Entries taken from a collection:
++++++++++

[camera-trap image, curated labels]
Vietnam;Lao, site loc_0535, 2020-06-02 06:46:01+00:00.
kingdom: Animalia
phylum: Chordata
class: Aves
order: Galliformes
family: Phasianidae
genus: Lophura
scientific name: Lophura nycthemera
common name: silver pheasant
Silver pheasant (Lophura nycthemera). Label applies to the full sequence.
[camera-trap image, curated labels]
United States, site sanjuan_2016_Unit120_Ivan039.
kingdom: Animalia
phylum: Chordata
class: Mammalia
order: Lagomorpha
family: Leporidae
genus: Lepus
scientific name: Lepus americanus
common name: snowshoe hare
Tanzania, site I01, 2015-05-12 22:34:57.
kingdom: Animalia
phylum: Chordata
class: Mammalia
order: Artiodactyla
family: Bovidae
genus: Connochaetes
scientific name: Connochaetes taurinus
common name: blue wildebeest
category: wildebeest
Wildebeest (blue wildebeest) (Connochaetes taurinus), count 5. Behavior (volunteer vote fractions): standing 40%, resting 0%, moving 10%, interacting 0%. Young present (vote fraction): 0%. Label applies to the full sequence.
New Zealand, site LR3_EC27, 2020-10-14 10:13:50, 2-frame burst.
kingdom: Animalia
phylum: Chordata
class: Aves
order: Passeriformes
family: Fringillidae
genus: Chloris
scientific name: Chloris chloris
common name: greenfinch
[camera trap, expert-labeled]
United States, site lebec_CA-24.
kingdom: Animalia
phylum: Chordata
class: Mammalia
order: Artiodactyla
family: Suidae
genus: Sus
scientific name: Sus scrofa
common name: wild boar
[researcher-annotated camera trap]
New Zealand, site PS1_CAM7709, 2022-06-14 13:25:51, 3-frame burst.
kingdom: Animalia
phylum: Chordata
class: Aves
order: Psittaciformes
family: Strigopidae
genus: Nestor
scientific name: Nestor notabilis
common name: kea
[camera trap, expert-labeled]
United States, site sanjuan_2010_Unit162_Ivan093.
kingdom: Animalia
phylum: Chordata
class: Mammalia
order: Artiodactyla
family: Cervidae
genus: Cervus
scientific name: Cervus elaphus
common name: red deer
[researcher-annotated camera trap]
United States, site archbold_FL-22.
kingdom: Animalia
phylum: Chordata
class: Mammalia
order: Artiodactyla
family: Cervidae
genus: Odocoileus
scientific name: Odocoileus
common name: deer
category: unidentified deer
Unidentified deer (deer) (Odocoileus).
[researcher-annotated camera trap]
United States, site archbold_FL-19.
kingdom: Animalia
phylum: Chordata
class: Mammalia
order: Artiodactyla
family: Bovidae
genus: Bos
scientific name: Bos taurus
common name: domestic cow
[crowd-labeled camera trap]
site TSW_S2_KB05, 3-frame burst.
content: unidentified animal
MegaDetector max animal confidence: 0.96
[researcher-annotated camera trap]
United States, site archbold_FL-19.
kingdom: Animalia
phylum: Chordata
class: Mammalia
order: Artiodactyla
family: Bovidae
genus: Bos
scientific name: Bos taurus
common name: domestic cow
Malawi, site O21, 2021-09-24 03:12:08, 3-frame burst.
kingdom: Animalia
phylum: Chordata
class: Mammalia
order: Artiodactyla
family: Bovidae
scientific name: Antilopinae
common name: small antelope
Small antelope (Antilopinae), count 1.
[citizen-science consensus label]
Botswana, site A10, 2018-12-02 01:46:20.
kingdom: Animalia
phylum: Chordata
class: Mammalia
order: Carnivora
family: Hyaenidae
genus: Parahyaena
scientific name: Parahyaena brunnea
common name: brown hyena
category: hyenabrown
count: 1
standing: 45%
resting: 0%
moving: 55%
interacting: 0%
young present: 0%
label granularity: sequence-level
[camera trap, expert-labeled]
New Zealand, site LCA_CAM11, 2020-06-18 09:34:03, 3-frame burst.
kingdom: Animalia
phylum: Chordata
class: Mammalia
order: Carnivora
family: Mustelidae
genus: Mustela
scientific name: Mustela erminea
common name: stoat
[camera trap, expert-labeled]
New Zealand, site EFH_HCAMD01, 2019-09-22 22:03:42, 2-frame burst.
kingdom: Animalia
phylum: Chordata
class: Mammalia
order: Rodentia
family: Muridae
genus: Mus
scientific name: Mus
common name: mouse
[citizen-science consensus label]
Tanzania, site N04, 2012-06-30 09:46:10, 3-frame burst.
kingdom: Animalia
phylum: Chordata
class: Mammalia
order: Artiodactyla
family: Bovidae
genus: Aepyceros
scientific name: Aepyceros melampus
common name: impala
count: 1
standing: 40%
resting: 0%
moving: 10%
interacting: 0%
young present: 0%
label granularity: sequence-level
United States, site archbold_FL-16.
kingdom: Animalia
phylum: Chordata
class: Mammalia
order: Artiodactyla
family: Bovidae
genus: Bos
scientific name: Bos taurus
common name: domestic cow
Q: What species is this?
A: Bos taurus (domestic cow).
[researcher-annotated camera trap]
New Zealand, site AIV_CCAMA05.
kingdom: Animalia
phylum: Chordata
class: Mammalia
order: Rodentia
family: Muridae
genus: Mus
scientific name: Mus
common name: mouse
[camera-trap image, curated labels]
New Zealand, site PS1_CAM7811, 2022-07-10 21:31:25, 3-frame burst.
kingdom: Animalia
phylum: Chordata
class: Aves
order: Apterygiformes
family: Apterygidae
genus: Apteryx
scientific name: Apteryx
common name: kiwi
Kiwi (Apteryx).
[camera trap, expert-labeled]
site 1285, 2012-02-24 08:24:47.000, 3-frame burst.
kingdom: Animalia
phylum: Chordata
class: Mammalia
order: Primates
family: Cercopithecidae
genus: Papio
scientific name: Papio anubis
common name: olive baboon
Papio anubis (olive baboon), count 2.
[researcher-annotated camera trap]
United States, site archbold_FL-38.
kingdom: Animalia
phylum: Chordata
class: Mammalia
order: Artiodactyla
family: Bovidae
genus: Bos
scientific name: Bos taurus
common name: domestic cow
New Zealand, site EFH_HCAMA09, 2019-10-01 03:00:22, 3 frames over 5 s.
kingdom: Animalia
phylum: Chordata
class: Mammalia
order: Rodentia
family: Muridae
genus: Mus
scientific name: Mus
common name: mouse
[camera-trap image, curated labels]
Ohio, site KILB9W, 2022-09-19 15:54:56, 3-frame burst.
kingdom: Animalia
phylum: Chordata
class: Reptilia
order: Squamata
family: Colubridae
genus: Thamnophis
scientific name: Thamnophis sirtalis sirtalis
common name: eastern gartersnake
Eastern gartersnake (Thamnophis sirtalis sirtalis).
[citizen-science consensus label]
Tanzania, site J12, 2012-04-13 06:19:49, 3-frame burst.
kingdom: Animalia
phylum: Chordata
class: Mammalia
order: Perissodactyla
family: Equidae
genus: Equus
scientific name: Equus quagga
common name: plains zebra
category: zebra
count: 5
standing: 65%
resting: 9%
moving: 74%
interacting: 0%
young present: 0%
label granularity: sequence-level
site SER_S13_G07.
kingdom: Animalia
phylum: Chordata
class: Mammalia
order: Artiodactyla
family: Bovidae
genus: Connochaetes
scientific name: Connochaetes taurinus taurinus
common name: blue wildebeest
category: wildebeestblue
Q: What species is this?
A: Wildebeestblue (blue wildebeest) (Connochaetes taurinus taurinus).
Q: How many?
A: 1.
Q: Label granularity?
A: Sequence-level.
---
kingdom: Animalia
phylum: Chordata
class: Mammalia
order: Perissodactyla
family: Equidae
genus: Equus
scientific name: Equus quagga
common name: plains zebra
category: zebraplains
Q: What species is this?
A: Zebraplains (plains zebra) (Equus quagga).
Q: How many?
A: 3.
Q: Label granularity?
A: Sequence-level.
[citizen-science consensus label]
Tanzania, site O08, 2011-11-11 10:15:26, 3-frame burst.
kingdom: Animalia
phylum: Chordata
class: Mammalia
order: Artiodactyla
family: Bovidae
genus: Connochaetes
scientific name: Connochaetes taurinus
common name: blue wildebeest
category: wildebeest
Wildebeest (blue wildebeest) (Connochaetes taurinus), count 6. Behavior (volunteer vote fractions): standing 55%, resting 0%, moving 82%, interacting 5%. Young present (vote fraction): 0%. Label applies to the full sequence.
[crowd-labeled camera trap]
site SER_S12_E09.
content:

++++++++++

• REQUIREMENT
Write down, word for word, the lines above from the one containing "order: Apterygiformes" through the one containing "class: Reptilia", both ends included.

• ANSWER AREA
order: Apterygiformes
family: Apterygidae
genus: Apteryx
scientific name: Apteryx
common name: kiwi
Kiwi (Apteryx).
[camera trap, expert-labeled]
site 1285, 2012-02-24 08:24:47.000, 3-frame burst.
kingdom: Animalia
phylum: Chordata
class: Mammalia
order: Primates
family: Cercopithecidae
genus: Papio
scientific name: Papio anubis
common name: olive baboon
Papio anubis (olive baboon), count 2.
[researcher-annotated camera trap]
United States, site archbold_FL-38.
kingdom: Animalia
phylum: Chordata
class: Mammalia
order: Artiodactyla
family: Bovidae
genus: Bos
scientific name: Bos taurus
common name: domestic cow
New Zealand, site EFH_HCAMA09, 2019-10-01 03:00:22, 3 frames over 5 s.
kingdom: Animalia
phylum: Chordata
class: Mammalia
order: Rodentia
family: Muridae
genus: Mus
scientific name: Mus
common name: mouse
[camera-trap image, curated labels]
Ohio, site KILB9W, 2022-09-19 15:54:56, 3-frame burst.
kingdom: Animalia
phylum: Chordata
class: Reptilia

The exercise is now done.